Stated exercise a >> In the rows from the line with "Of these options" through the line with "2.40 metres", swap "electrical outlet" for "wall socket" wherever it appears, keep everything else the same, and leave the pictures out.

A plastic container made out of HDPE will work fine for the purpose of chlorate electrosynthesis, but very often they are not transparent, so you will have difficulty observing what happens inside the reactor. I must say it is quite pleasing to be able to observe the electrochemical reactions in the chlorate cell and witness the formation of first visible cristals (if one uses KCl as the starting material) :) Hence a glass container is visually more satisfying....also the temperature acpect should be taken into consideration when using plastic. I've used 5L PET water bottles as the reactor for chlorate production and it holds up just fine and is transparent, but one has to control the temperature of the electrolyte to keep the reactor from not shrinking down and deforming due to excessive heat. In that sense a glass vessel is more sturdy and long as you do not drop it or shock cool it. If you plan on using low current (below 10A) in a rather large vessel (several gallons) then the temperature aspect is negligible, but be prepared to run this thing for a duration of weeks to produce a considerable amount of product. Production rate is directly proportional to the current that the cell is running at.

As for the power supply a standard switchmode device with 5V nominal output rating is absolutely perfect. But it should be able to handle a fair amount of current and preferably have a means to regulate the output voltage in a reasonable range (3-5,5V e.g). Most standard switchmode power supplies have a small potentiometer for exactly that purpose and it really comes in handy for limiting of current during chlorate electosynthesis.

Material provided >>
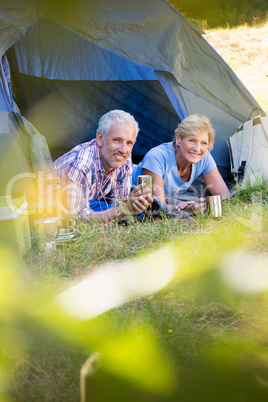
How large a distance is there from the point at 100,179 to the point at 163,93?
1.35 m

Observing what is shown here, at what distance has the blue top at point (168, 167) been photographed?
284 cm

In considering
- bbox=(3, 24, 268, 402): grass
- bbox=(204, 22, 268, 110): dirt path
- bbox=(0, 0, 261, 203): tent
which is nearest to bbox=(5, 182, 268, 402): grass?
bbox=(3, 24, 268, 402): grass

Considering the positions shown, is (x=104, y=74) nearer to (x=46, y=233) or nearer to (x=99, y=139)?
(x=99, y=139)

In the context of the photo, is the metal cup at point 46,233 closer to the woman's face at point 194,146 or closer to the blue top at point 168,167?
the blue top at point 168,167

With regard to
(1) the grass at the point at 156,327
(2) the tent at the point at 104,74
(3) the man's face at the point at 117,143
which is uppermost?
(2) the tent at the point at 104,74

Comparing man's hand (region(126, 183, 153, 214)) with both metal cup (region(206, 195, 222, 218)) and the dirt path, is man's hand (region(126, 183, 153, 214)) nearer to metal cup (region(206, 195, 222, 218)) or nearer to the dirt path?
metal cup (region(206, 195, 222, 218))

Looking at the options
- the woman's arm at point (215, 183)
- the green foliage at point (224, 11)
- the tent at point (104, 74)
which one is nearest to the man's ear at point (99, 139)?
the tent at point (104, 74)

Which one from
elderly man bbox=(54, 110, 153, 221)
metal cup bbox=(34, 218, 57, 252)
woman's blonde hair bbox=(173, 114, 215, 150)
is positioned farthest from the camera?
woman's blonde hair bbox=(173, 114, 215, 150)

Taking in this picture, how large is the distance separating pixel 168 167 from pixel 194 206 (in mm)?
341

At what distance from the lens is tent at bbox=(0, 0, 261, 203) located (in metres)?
2.93

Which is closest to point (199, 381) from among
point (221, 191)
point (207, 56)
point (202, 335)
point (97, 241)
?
point (202, 335)

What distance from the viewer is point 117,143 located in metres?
2.52

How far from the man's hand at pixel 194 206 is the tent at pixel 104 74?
2.67ft

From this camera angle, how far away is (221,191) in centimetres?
308
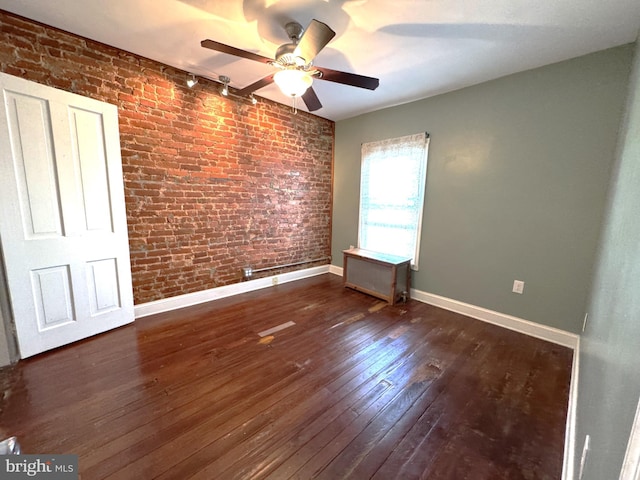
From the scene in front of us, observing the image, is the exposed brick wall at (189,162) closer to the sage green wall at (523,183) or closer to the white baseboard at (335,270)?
the white baseboard at (335,270)

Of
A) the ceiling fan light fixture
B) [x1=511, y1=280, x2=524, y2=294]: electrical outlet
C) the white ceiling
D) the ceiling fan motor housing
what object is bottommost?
[x1=511, y1=280, x2=524, y2=294]: electrical outlet

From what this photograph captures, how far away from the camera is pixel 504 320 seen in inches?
107

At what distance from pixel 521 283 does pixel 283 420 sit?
2584mm

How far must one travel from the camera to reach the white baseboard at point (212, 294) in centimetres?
281

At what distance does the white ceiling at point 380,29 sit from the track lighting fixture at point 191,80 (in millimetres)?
128

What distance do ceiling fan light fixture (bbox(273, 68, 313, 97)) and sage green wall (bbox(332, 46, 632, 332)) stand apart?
1912 millimetres

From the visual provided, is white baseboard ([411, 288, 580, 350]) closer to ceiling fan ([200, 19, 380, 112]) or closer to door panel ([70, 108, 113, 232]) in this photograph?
ceiling fan ([200, 19, 380, 112])

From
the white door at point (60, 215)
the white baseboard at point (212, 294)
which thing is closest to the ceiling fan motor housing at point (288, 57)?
the white door at point (60, 215)

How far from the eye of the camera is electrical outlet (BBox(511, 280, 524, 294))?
261cm

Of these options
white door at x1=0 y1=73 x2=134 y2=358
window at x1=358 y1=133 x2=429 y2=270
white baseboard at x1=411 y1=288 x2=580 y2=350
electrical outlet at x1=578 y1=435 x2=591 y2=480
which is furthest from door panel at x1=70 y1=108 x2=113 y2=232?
white baseboard at x1=411 y1=288 x2=580 y2=350

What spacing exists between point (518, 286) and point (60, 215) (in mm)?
4265

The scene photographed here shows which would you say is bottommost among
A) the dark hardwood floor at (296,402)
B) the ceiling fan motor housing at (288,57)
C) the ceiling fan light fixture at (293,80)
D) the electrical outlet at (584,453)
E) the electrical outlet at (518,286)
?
the dark hardwood floor at (296,402)

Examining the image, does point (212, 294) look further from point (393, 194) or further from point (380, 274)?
point (393, 194)

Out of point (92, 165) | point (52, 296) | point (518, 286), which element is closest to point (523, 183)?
point (518, 286)
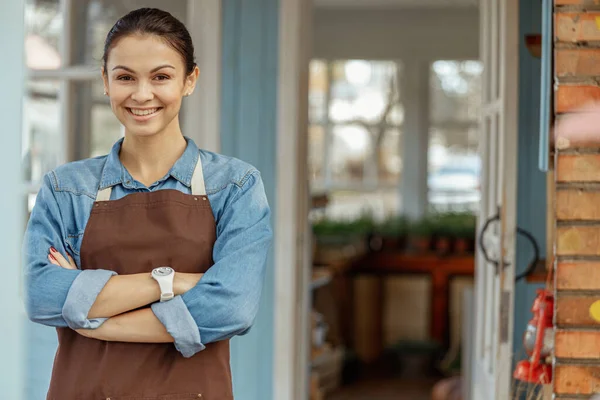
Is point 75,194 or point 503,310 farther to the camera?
point 503,310

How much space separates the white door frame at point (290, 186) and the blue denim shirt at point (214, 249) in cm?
146

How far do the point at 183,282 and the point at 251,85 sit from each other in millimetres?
1678

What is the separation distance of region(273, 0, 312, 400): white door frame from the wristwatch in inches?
63.0

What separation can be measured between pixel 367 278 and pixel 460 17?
2.40 metres

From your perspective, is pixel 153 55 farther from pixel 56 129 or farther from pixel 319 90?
pixel 319 90

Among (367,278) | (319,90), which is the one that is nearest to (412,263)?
(367,278)

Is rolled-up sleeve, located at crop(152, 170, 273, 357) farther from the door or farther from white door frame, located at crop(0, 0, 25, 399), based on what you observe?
the door

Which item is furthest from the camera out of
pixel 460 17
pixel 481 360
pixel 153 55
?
pixel 460 17

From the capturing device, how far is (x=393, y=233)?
6996 millimetres

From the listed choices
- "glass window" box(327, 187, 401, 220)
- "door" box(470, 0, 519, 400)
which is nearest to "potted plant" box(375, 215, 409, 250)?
"glass window" box(327, 187, 401, 220)

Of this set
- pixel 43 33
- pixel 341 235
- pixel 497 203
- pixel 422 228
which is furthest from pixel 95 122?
pixel 422 228

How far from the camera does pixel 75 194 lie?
67.4 inches

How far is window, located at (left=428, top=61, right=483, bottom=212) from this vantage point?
7.41 m

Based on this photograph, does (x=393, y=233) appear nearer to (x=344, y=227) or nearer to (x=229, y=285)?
(x=344, y=227)
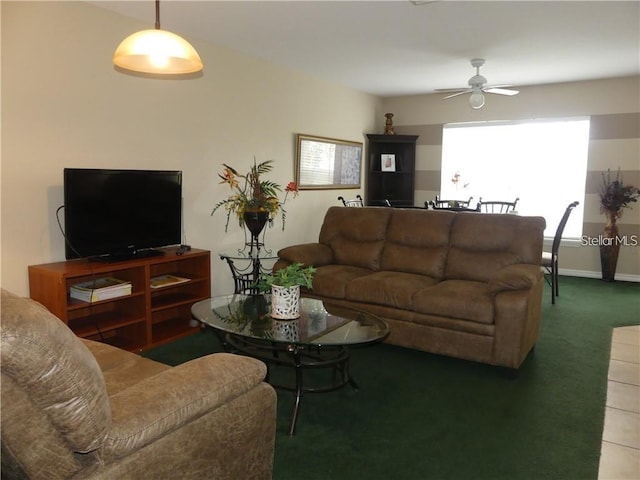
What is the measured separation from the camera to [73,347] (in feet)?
3.78

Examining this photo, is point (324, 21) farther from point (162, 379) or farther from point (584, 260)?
point (584, 260)

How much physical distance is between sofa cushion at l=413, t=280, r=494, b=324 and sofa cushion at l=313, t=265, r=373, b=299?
23.4 inches

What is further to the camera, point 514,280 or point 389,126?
point 389,126

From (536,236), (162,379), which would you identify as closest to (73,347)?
(162,379)

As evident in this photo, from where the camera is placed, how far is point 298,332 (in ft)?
8.27

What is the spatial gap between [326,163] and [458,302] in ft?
11.1

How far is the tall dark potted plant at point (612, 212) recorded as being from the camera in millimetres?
5785

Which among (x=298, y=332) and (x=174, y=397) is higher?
(x=174, y=397)

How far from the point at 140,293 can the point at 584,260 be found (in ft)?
18.2

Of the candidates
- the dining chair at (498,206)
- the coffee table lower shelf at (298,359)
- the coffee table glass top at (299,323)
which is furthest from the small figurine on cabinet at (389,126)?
the coffee table lower shelf at (298,359)

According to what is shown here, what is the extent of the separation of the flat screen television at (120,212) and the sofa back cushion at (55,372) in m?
2.13

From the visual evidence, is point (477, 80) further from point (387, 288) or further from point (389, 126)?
point (387, 288)

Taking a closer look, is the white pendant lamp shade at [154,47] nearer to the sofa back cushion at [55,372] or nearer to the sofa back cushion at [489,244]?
the sofa back cushion at [55,372]

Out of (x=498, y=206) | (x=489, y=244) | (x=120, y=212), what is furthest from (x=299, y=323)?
(x=498, y=206)
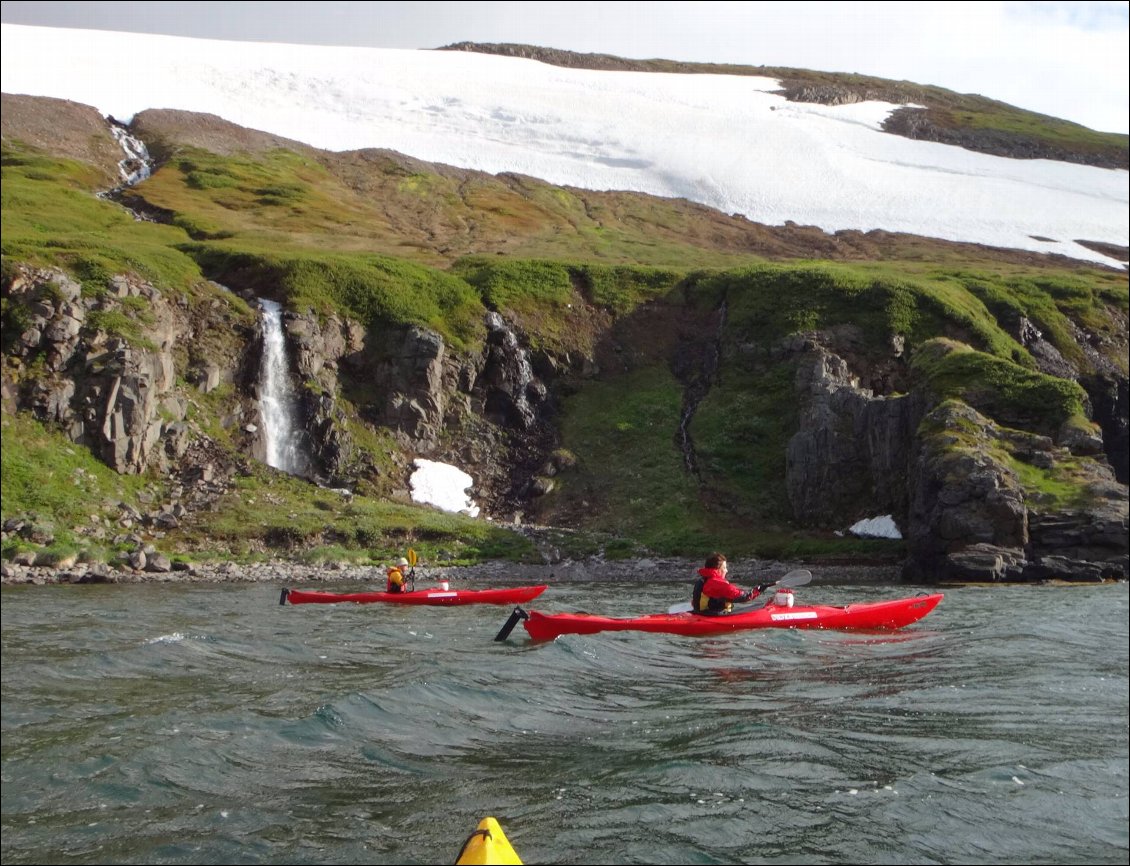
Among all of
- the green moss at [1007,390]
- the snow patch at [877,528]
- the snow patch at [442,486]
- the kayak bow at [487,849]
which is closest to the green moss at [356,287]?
the snow patch at [442,486]

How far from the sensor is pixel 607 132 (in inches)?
4747

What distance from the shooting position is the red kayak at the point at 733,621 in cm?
2222

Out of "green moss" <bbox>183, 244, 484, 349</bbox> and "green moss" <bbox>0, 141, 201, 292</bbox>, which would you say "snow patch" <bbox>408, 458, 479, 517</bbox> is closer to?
"green moss" <bbox>183, 244, 484, 349</bbox>

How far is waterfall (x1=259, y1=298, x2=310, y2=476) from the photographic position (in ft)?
173

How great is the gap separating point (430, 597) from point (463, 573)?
501 inches

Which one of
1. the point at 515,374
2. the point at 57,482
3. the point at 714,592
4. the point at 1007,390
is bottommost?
the point at 57,482

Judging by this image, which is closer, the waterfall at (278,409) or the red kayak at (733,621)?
the red kayak at (733,621)

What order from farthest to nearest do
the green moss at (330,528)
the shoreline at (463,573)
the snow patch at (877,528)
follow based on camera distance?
1. the snow patch at (877,528)
2. the green moss at (330,528)
3. the shoreline at (463,573)

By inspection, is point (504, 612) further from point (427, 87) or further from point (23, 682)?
point (427, 87)

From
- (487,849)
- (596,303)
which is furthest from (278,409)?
(487,849)

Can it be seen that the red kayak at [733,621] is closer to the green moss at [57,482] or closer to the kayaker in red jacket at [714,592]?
the kayaker in red jacket at [714,592]

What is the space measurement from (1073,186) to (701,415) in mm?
78386

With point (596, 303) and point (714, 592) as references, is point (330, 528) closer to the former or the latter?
point (714, 592)

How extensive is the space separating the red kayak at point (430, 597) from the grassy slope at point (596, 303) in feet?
41.1
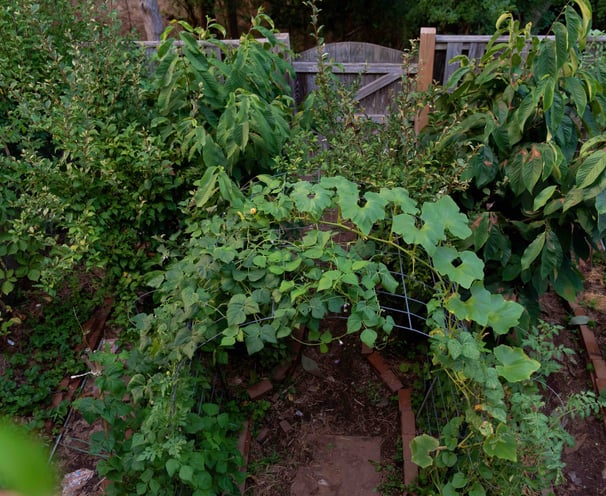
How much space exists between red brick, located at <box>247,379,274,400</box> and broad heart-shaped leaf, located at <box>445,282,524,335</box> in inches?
60.3

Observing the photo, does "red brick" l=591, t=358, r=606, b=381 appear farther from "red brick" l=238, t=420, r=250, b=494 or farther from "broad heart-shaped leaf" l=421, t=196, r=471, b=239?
"red brick" l=238, t=420, r=250, b=494

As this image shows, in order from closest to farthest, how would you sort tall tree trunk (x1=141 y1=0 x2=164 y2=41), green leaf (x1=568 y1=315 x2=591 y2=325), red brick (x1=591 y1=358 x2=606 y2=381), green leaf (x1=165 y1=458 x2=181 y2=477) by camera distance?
green leaf (x1=165 y1=458 x2=181 y2=477)
red brick (x1=591 y1=358 x2=606 y2=381)
green leaf (x1=568 y1=315 x2=591 y2=325)
tall tree trunk (x1=141 y1=0 x2=164 y2=41)

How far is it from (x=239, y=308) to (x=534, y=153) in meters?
1.61

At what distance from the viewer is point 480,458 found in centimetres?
224

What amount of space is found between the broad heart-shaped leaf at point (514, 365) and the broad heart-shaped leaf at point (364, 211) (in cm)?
74

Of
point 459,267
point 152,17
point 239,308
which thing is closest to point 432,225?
point 459,267

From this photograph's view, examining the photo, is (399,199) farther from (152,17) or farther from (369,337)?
(152,17)

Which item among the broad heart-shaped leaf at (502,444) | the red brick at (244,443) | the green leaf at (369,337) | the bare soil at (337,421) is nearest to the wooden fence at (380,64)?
the bare soil at (337,421)

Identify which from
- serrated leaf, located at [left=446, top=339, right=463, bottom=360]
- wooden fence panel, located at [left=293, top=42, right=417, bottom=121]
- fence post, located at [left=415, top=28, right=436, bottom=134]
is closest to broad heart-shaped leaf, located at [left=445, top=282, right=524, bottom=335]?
serrated leaf, located at [left=446, top=339, right=463, bottom=360]

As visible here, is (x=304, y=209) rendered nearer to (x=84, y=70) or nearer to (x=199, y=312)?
(x=199, y=312)

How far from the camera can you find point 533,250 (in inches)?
102

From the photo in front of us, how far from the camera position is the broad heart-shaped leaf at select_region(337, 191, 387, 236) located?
221cm

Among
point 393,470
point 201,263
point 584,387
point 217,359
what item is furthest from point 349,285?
point 584,387

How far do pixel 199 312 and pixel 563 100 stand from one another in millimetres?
1955
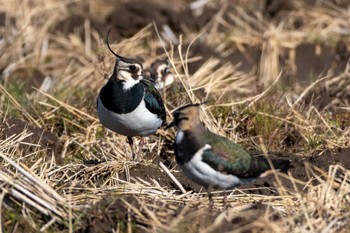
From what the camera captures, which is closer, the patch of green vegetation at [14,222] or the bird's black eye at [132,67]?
the patch of green vegetation at [14,222]

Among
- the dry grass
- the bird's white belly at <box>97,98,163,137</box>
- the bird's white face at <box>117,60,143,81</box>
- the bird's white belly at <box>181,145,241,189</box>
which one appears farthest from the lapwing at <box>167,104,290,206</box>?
the bird's white face at <box>117,60,143,81</box>

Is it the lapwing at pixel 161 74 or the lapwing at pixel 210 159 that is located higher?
the lapwing at pixel 210 159

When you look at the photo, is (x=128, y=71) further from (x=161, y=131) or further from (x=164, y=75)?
(x=164, y=75)

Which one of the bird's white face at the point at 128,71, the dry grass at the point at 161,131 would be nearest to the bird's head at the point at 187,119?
the dry grass at the point at 161,131

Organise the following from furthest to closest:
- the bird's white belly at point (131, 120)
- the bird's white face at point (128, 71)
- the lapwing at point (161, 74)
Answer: the lapwing at point (161, 74)
the bird's white face at point (128, 71)
the bird's white belly at point (131, 120)

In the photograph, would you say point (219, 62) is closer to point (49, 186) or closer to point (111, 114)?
point (111, 114)

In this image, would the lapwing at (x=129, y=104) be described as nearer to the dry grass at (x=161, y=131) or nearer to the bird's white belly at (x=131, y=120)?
the bird's white belly at (x=131, y=120)

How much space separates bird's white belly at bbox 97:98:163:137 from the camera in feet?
22.5

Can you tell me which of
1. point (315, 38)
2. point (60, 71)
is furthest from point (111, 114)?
point (315, 38)

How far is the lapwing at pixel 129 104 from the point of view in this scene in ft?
22.5

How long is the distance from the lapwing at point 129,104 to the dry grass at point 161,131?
29cm

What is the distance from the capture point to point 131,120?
688 cm

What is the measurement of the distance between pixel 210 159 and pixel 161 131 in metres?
2.40

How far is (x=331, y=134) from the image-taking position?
7695 mm
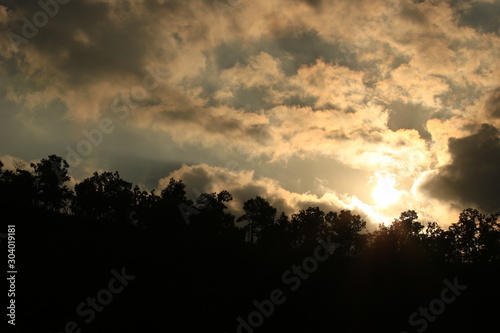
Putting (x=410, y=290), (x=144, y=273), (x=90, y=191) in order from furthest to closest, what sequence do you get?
(x=90, y=191) < (x=410, y=290) < (x=144, y=273)

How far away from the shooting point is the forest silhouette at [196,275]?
114 feet

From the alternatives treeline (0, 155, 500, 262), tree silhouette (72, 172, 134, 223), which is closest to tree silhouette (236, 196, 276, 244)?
treeline (0, 155, 500, 262)

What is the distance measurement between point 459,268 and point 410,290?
24034 millimetres

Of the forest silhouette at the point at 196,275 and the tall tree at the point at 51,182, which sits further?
the tall tree at the point at 51,182

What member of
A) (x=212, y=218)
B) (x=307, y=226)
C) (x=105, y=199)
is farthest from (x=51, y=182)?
(x=307, y=226)

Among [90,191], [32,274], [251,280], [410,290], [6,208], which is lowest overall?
[410,290]

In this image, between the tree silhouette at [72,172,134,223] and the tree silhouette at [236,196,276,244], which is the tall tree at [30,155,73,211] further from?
the tree silhouette at [236,196,276,244]

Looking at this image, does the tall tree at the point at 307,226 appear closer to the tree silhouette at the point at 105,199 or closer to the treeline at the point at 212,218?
the treeline at the point at 212,218

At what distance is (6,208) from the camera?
64438 millimetres

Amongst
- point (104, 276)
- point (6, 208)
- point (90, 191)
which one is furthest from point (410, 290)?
point (90, 191)

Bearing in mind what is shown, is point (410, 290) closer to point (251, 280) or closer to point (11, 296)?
point (251, 280)

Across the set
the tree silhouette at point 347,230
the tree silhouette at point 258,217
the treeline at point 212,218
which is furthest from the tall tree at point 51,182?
the tree silhouette at point 347,230

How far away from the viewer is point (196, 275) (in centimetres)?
4719

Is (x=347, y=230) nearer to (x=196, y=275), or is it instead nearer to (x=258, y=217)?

Stated exercise b >> List each type of container that the chlorate electrosynthesis passage names as a reactor vessel.

Exercise output a >>
Of these options
white door at x1=0 y1=73 x2=134 y2=358
window at x1=358 y1=133 x2=429 y2=270
white baseboard at x1=411 y1=288 x2=580 y2=350
wall socket at x1=578 y1=435 x2=591 y2=480
which is furthest from door panel at x1=70 y1=108 x2=113 y2=232?
white baseboard at x1=411 y1=288 x2=580 y2=350

What spacing exists between point (518, 286) and point (60, 215) (in mm)?
4265

The scene photographed here shows which would you say is bottommost among
A) the dark hardwood floor at (296,402)
B) the ceiling fan motor housing at (288,57)
C) the ceiling fan light fixture at (293,80)
D) the wall socket at (584,453)
E) the wall socket at (518,286)
?
the dark hardwood floor at (296,402)

Examining the image, does point (212, 294) look further from point (393, 194) or further from point (380, 274)?
point (393, 194)

Out of point (92, 165) | point (52, 296) | point (518, 286), which element is closest to point (523, 183)?
point (518, 286)
Is point 75,194 or point 503,310 farther to the camera?
point 503,310

How much space separates the white door frame at point (290, 186) and the blue denim shirt at point (214, 249) in cm?
146

How far do the point at 183,282 and the point at 251,85 sit from each other in millimetres?
1678

What is the separation distance of region(273, 0, 312, 400): white door frame from the wristwatch in inches?
63.0

What separation can be measured between pixel 367 278 and pixel 460 17?
2.40 metres

Exercise output b >>
- A plastic container made of HDPE
- A glass container (glass vessel)
- 5L PET water bottles